Dans son allocution le Président de la république a renouvelé sa confiance aux facilitateurs dont le plus ancien et le plus emblématique dans la facilitation, est l’ancien ministre et longtemps maire de Ziguinchor, Robert Sagna. La même confiance est-elle accordée à l’ONG politico-religieuse Sant ‘Egidio indissociable de l’Etat souverain du Vatican ? A défaut d’avoir la réponse du chef de l’Etat, on peut faire l’inventaire révélateur des derniers agissements et propos d’un des responsables de Sant ‘Egidio, en l’occurrence, l’Italien Mauro Garofalo qui a revendiqué sur RFI, la libération de deux prisonniers, membres du MFDC. Une déclaration vite corrigée sur la même radio, par une source militaire sénégalaise. Ce n’est pas tout et c’est plus grave, car le porte-parole de Sant ‘Egidio nous a appris que : « des discussions sont en cours autour du statut de la Casamance ». Les députés sénégalais – visiblement moins informés qu’un obscur médiateur – apprécieront cette sortie aussi fâcheuse pour la dignité nationale que dangereuse pour l’unité nationale. Pareille et choquante indiscrétion montre que le processus de paix est hors de toute maitrise. Est-il acceptable que Sant’ Egidio (établie en Italie) parle du statut de la Casamance garde le silence sur celui de la Catalogne qui se détache démocratiquement du reste de l’Espagne ?

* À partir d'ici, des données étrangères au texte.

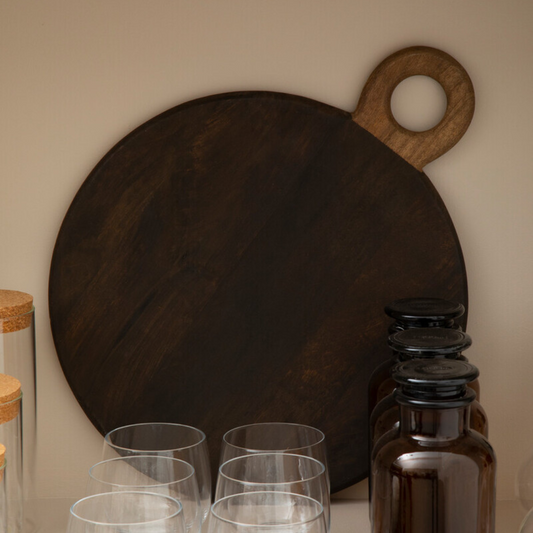 A dark wooden chopping board with loop handle on a shelf with some glasses in front of it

Le focus sur les facilitateurs et autres médiateurs ne dispense pas d’un gros plan sur la conjoncture et les belligérants. Douze mois après le changement de régime à Banjul, la Casamance est incontestablement placée sous les meilleurs auspices d’un retour à la paix définitive. Au nord de la zone militaire (secteur de Bignona), le chef guérillero Salif Sadio est stratégiquement privé de sa profondeur gambienne. Le sanctuaire étant sous le contrôle des armées du Sénégal via le mandat de la CEDEAO. Politiquement, il est orphelin de l’éloignement de son mentor Yaya Jammeh. Moralement, Salif Sadio n’est pas loin de l’effondrement. Il se lamente sur son sort d’adulte proche de la vieillesse, sans vie familiale. En temps de guerre, un ennemi qui a le moral aux talons, est un ennemi à moitié vaincu. Donc enclin à faire les concessions décisives sur le chemin de la paix.

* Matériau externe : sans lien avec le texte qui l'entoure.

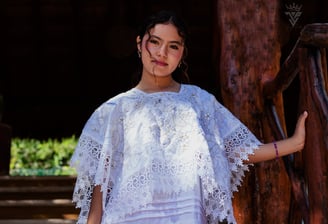 a woman in a white dress with a white dress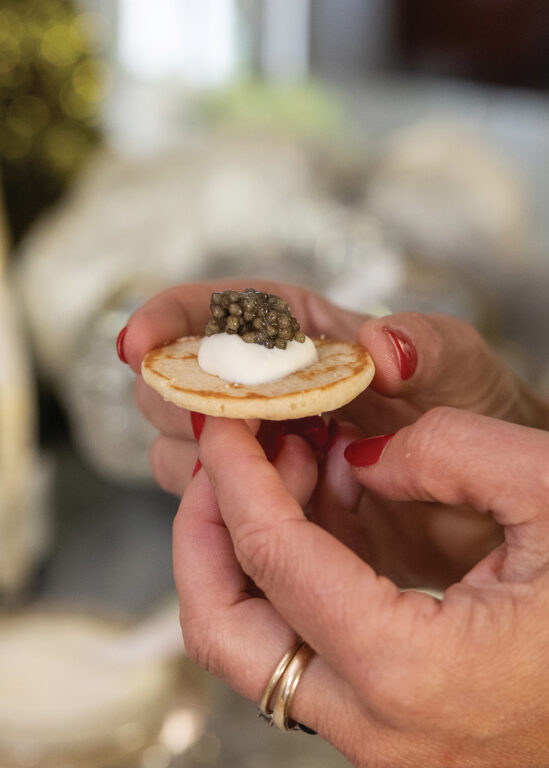 closeup of a cracker with caviar on it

A l’extrême-sud de la région, subsiste le maquis commandé par César Atoute Badiatte et adossé à la république de Guinée-Bissau. Ce foyer séparatiste et armé est, bien entendu, moins affecté par la nouvelle donne gambienne. Sa rivalité endémique avec le groupe de Salif Sadio, lui dicte une stratégie, en dents de scie, caractérisée par des pressions militaires sur le terrain, rapidement suivies par des compromis temporaires qui rendent très souvent optimistes les facilitateurs et le gouvernement sénégalais. Il s’y ajoute que César Atoute Badiatte exploite militairement la proximité de la frontière bissau-guinéenne et profite socialement de l’hospitalité naturelle que lui offrent des milliers de déplacés casamançais naturalisés dans ce pays voisin, après trente ans de vie éreintante de réfugiés.